Uit te voeren taken:
[1] Welke beleidslijnen kondigt de tekst over steun aan de visserijsector aan met een rangtelwoord? Noem ze in de volgorde waarin ze voorkomen.
[2] Schrijf de tekst over steun aan de visserijsector verder vanaf het punt waar die ophoudt.

Fragment:
=====

Ten tweede is er de crisissteun. U weet dat ik er op de Europese ministerraad hard op aangedrongen heb om extra middelen te krijgen voor die steun. Die zijn niet toegezegd, maar ik zal nog een inspanning doen om die middelen alsnog toegezegd te krijgen. Een kanttekening: als er extra steun komt, wil ik niet dat die wordt afgepakt van de structurele steun, want die is ook hard nodig.
De derde lijn is de opwaardering van de lokale producten. Daar zal ik zeer voluntaristisch de hand aan de ploeg slaan om de aandacht die de consument nu heeft om lokaal te kopen nog eens extra in de markt te zetten.
Als de mensen de vis van het jaar kopen, zal die misschien wel snel uitverkocht zijn, maar dan kopen ze ook gegarandeerd een vis die gevangen wordt door onze vissers, en dat is een goede zaak. Op die manier steun je onze visserijsector. Via het Vlaams Centrum voor Agro- en Visserijmarketing (VLAM) zullen we daar verder hard op inzetten.
Ten vierde is er het Europees herstelfonds, en dat wordt samen met het Europese budget besproken tijdens de top van 17 en 18 juli 2020. Daar vragen we echt dat wie het meest blootgesteld werd aan de gevolgen van de brexit, ook de meeste steun zou krijgen. Het lijkt mij de evidentie zelf dat onze kleine maar zwaar geïmpacteerde visserijsector daardoor ook van een deel steun kan genieten.

=====

Geselecteerde gegevens:
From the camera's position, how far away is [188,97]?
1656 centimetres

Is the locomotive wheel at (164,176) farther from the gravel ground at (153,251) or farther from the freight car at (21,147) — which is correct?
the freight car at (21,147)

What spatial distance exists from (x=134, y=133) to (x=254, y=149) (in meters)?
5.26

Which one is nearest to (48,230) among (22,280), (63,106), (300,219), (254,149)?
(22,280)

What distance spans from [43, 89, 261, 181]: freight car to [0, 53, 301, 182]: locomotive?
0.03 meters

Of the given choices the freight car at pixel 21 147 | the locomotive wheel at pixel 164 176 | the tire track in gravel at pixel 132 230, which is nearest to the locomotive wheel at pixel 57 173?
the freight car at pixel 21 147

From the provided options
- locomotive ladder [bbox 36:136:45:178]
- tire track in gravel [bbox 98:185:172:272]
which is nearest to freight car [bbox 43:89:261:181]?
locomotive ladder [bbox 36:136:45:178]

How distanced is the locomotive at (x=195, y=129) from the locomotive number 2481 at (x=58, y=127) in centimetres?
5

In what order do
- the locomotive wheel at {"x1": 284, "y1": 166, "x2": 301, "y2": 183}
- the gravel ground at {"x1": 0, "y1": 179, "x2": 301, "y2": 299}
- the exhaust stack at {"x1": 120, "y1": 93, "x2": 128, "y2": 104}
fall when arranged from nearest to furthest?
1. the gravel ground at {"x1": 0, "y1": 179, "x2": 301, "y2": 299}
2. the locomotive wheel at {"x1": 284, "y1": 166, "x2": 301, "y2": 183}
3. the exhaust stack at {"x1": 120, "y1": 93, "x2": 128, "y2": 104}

=====

Antwoorden:
[1] Crisissteun; opwaardering van de lokale producten; Europees herstelfonds

[2]
Ik zei net dat de SALV heel lovend is over de manier waarop u dit op korte termijn hebt aangepakt, en ik juich dat ook toe, maar toch vraagt de SALV heel specifiek om middelen voor crisissteun in dringende situaties te reserveren. We moeten toch vermijden dat goede Europese leerlingen, die hun visserijprogramma tijdig vervullen, plots geen geld meer zouden hebben omdat het werkingsbudget al is opgebruikt. Daarom zijn bijkomende middelen absoluut noodzakelijk.
Vanmorgen vroeg ik u ook al om opnieuw te vragen om steun te verlenen aan de bouw van nieuwe schepen, want dat is iets wat op dit moment volgens Europa niet kan. We hebben daar met onze kleine vloot zeker nood aan.
Op welke manier wilt u ervoor zorgen dat als we een nieuwe uitbraak van een coronagolf krijgen of als er een andere onvoorziene ramp plaatsvindt, u snel ondersteuning kunt bieden om de meeste noden op te vangen?
De heer Dochy heeft het woord.
Bedankt voor de vraag. In de commissie Landbouw is de problematiek van de relance van de visserij al aan bod gekomen. De SALV spreekt heel duidelijk waardering uit voor wat u en de Vlaamse Regering hebben gedaan. Dat is een pluim voor u, minister, en voor heel de Vlaamse Regering. Twee elementen springen eruit: naar aanleiding van de brexit moet er inderdaad worden gezorgd dat men de visgebieden kan blijven aanboren en dat de verse vis ook vers bij de consument kan terechtkomen. Daarnaast is het stimuleren van de consumptie van lokale duurzame visserijproducten van groot belang.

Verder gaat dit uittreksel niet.